> **Material supplied**:
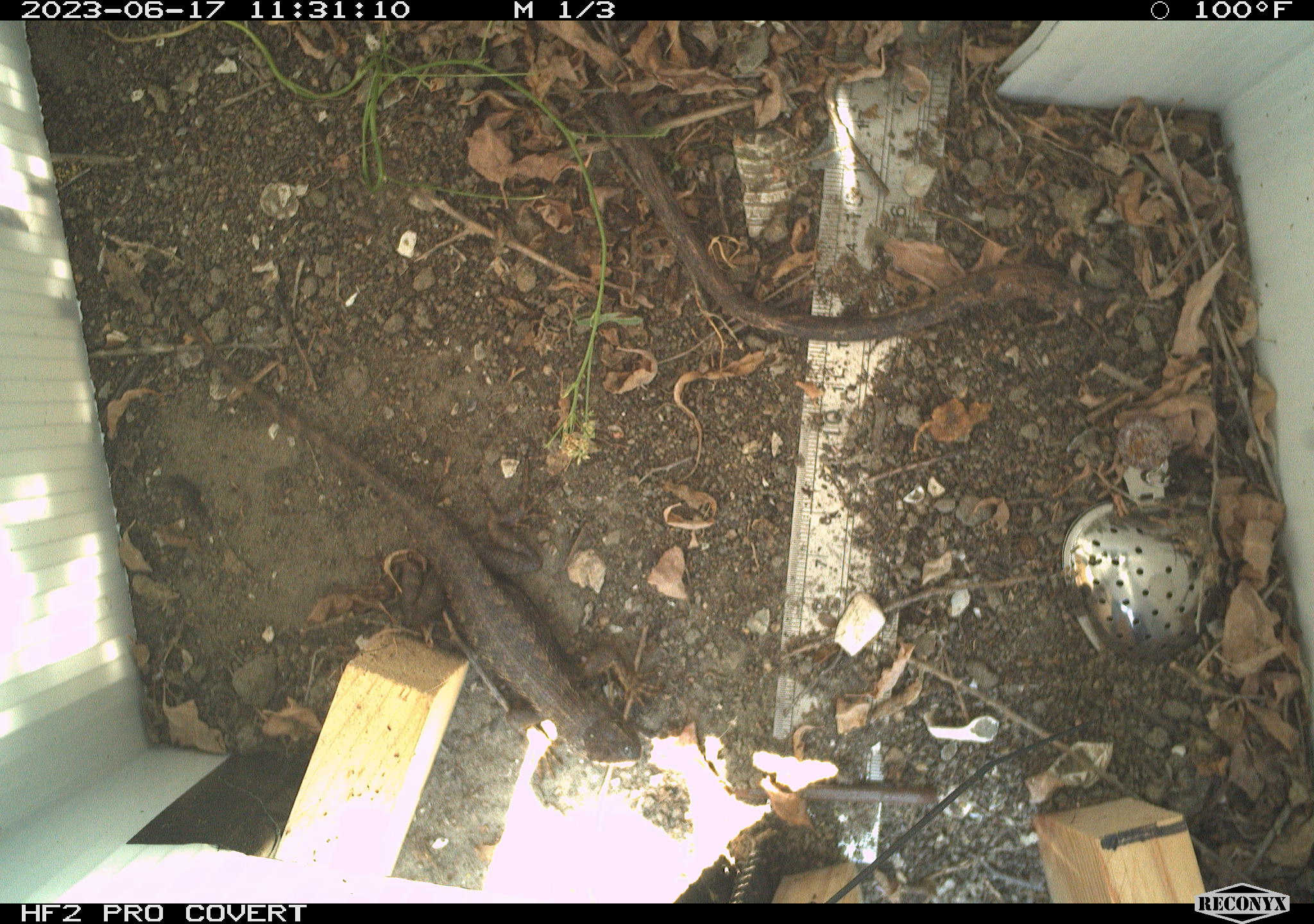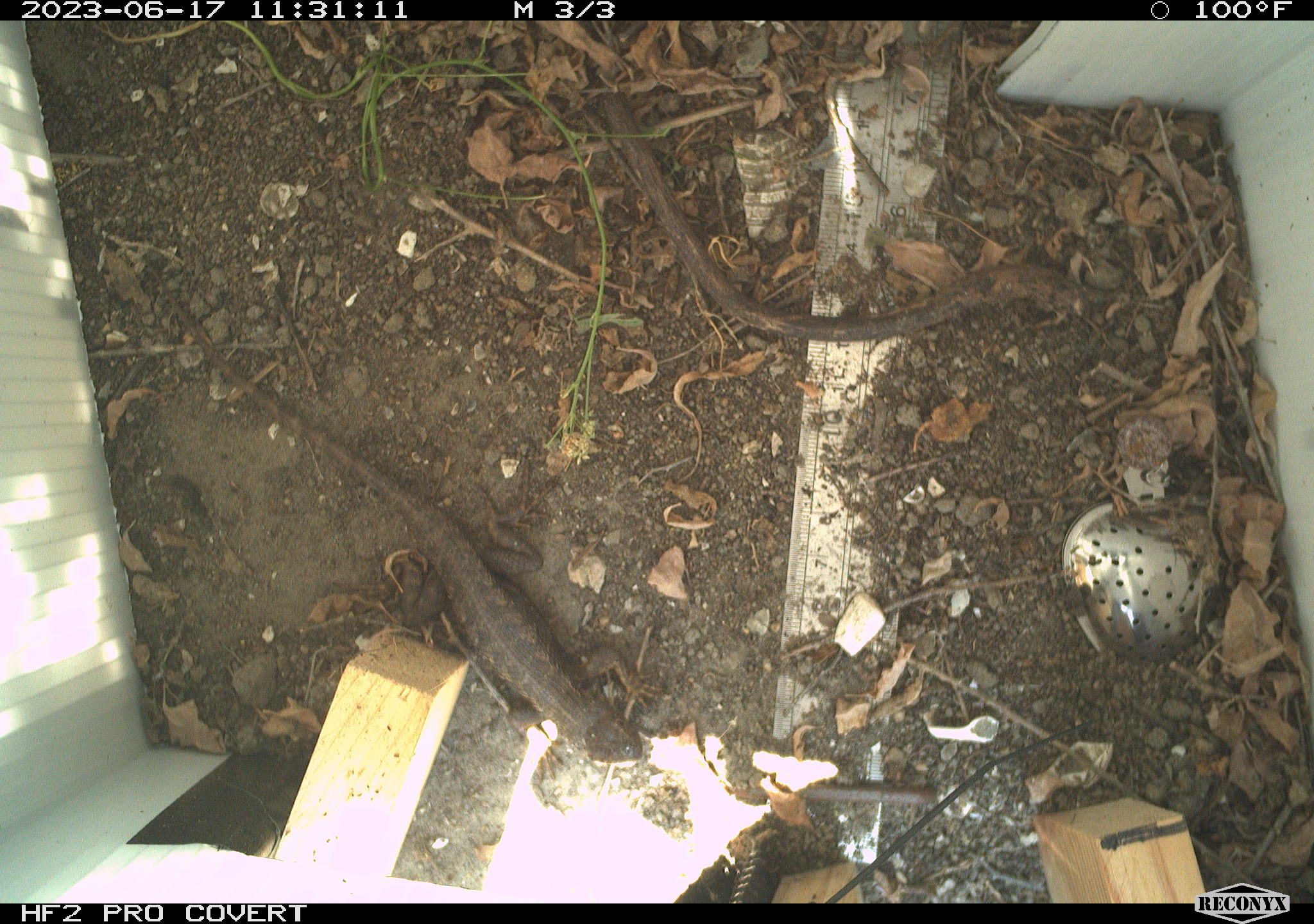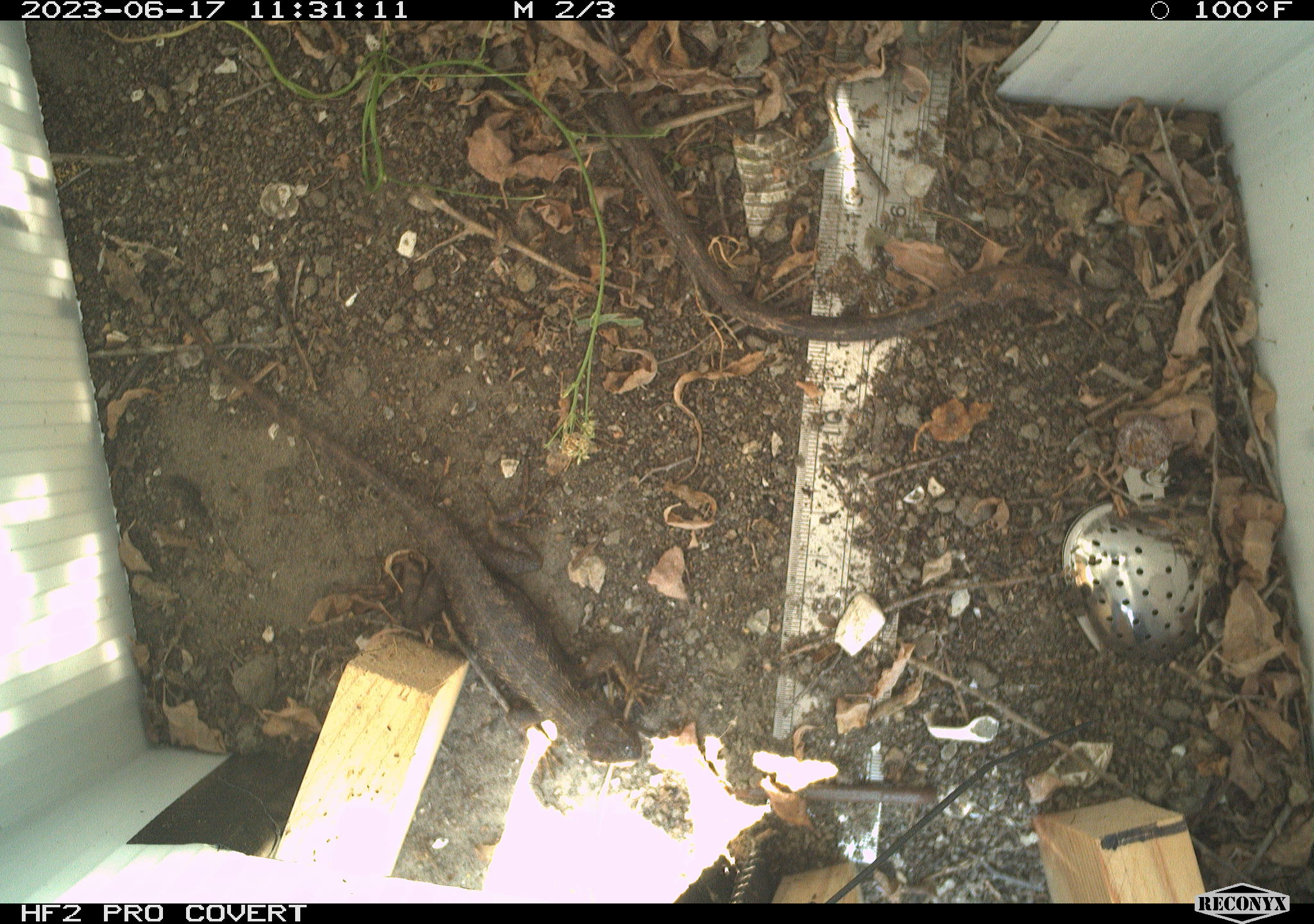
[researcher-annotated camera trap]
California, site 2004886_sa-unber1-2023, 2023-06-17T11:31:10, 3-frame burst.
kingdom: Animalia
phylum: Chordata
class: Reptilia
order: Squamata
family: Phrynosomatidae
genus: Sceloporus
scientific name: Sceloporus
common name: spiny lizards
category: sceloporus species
==
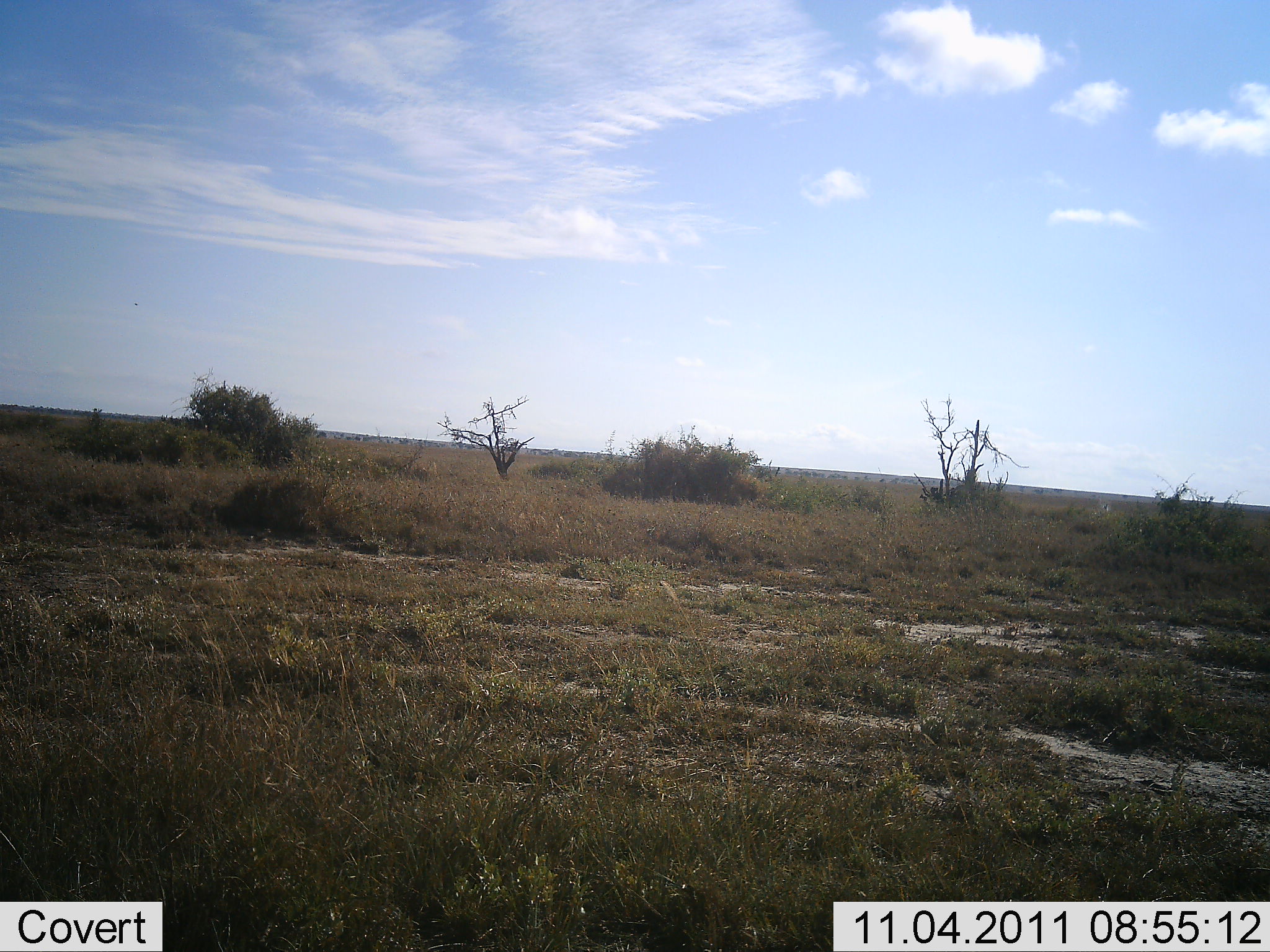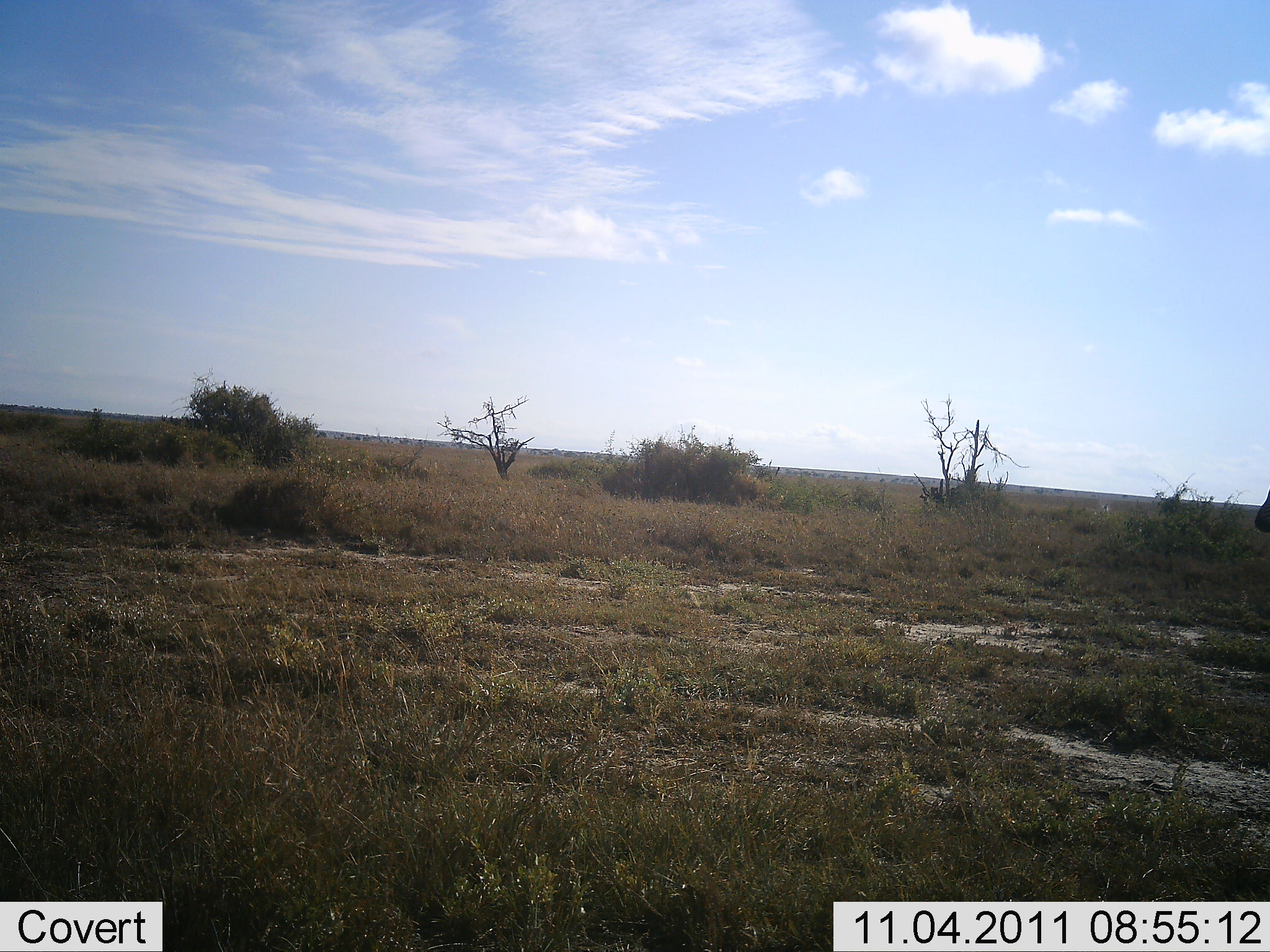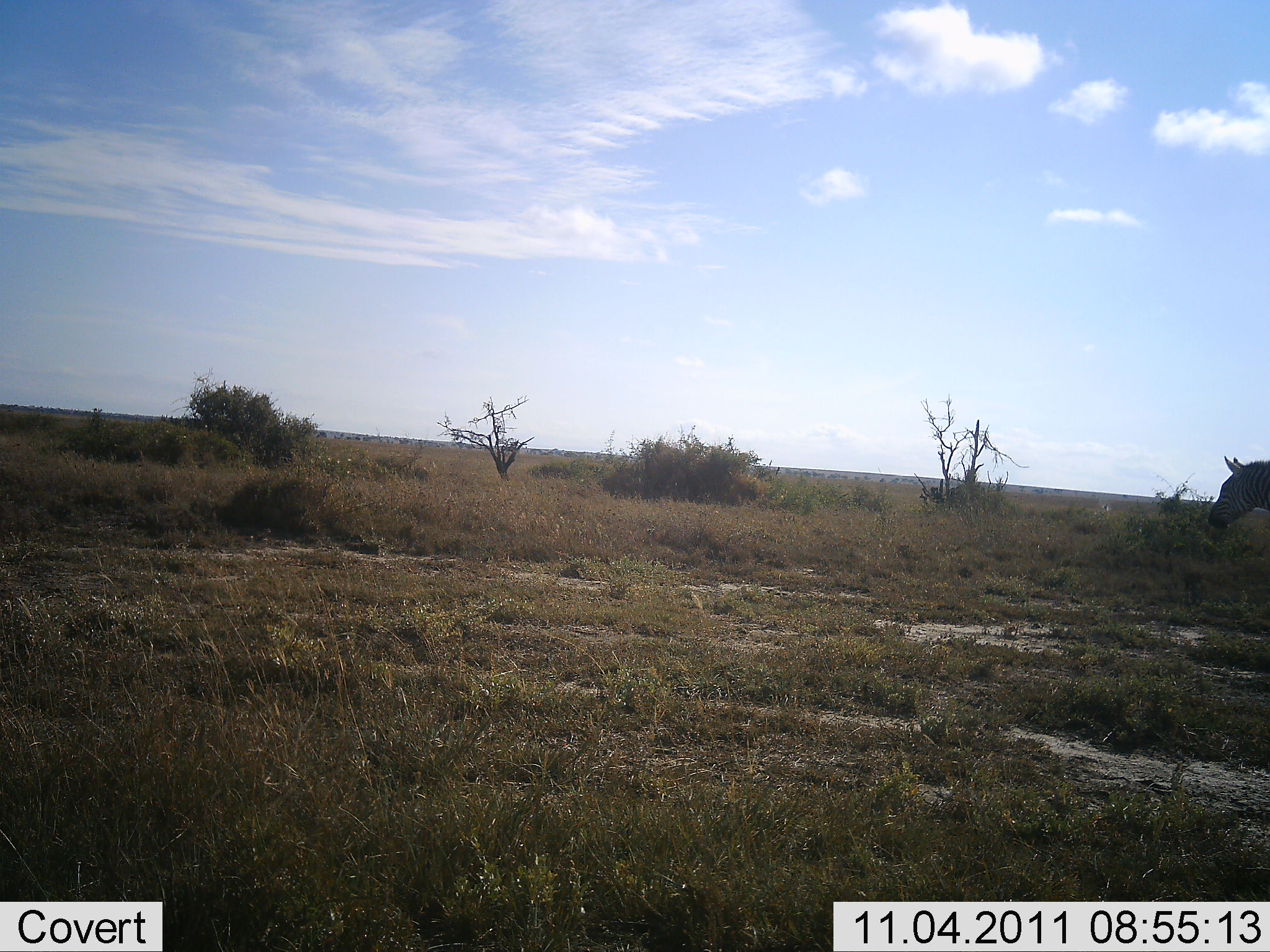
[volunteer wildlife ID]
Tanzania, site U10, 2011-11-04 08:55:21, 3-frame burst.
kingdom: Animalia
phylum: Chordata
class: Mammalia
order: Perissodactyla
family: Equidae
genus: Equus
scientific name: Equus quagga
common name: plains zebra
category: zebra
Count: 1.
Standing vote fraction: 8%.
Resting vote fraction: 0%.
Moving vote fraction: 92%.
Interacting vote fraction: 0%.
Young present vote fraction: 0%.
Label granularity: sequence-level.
==
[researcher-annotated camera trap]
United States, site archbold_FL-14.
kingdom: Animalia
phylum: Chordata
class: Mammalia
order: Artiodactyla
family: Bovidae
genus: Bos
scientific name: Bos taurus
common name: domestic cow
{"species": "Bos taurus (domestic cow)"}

> **Problem requirements**: Filter the entries above and keep only the lines with the word "frame".

> **Written reply**:
California, site 2004886_sa-unber1-2023, 2023-06-17T11:31:10, 3-frame burst.
Tanzania, site U10, 2011-11-04 08:55:21, 3-frame burst.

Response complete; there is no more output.